● **Goal of the exercise**: Copy out every item below word for word, keeping each line as it appears.
Begin Items
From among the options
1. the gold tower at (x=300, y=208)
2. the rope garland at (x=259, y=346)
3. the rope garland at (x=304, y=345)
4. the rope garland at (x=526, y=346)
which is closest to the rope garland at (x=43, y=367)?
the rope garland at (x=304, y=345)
End Items
● **Completed task**:
From among the options
1. the gold tower at (x=300, y=208)
2. the rope garland at (x=259, y=346)
3. the rope garland at (x=304, y=345)
4. the rope garland at (x=526, y=346)
which is closest to the rope garland at (x=43, y=367)?
the rope garland at (x=304, y=345)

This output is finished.